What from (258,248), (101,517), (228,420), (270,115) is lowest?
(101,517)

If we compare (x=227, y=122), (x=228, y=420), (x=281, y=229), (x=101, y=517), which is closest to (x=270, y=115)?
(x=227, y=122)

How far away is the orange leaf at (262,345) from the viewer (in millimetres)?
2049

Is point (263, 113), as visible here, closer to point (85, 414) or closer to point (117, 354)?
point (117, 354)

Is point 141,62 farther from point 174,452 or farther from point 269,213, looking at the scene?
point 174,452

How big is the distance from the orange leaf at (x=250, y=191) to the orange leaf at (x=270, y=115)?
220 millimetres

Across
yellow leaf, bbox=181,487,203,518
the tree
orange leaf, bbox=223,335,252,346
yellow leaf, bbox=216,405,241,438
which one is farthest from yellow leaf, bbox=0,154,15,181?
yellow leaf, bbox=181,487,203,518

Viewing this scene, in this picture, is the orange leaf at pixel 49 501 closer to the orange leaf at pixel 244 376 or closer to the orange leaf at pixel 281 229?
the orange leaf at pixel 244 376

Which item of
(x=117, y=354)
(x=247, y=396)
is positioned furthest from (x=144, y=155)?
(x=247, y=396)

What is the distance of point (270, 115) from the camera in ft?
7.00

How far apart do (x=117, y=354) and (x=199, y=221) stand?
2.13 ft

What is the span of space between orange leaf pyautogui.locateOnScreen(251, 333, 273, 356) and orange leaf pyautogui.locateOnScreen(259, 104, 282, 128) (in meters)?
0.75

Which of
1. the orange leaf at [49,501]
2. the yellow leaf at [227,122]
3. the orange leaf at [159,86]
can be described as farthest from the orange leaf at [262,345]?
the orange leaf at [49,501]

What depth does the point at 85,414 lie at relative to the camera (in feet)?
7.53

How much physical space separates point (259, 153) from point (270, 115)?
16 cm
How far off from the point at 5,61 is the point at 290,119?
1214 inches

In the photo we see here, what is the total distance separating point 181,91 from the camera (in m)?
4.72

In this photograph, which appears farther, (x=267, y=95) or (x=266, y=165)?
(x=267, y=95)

+ + +

_やること_.
上のデータ全体で「camera」を「observer」に置き換え、ほかは一切変えずに全行を書き直す。

_答え_.
What from (258,248), (101,517), (228,420), (270,115) is lowest?
(101,517)

If we compare (x=227, y=122), (x=228, y=420), (x=281, y=229), (x=101, y=517), which is closest to (x=270, y=115)?
(x=227, y=122)

How far away is the orange leaf at (262,345) from the viewer (in millimetres)?
2049

Is point (263, 113), as visible here, closer to point (85, 414) or closer to point (117, 354)?
point (117, 354)

Is point 141,62 farther from point 174,452 or farther from point 269,213, looking at the scene?
point 174,452

How big is the distance from the orange leaf at (x=250, y=191) to the orange leaf at (x=270, y=115)?
220 millimetres

Across
yellow leaf, bbox=181,487,203,518
the tree
orange leaf, bbox=223,335,252,346
yellow leaf, bbox=216,405,241,438
which one is farthest from yellow leaf, bbox=0,154,15,181?
yellow leaf, bbox=181,487,203,518

Viewing this scene, in this picture, is the orange leaf at pixel 49 501 closer to the orange leaf at pixel 244 376 or closer to the orange leaf at pixel 281 229?
the orange leaf at pixel 244 376

Which item of
(x=117, y=354)
(x=247, y=396)
is positioned furthest from (x=144, y=155)?
(x=247, y=396)

What is the distance of point (270, 115) from the observer in ft?
7.00

How far apart do (x=117, y=354) and (x=199, y=221) stand?
2.13 ft

What is the span of space between orange leaf pyautogui.locateOnScreen(251, 333, 273, 356) and orange leaf pyautogui.locateOnScreen(259, 104, 282, 128) (in meters)?
0.75

Which of
1. the orange leaf at [49,501]
2. the yellow leaf at [227,122]
3. the orange leaf at [159,86]
can be described as farthest from the orange leaf at [262,345]?
the orange leaf at [49,501]

What depth does the point at 85,414 lie at relative to the observer (in feet)?
7.53

How much physical space separates point (259, 153) from point (270, 115)?
16 cm
How far off from the point at 5,61 is the point at 290,119?
1214 inches

In the photo we see here, what is the total distance separating point 181,91 from the observer (in m)?
4.72

In this photograph, which appears farther, (x=267, y=95) or (x=266, y=165)?
(x=267, y=95)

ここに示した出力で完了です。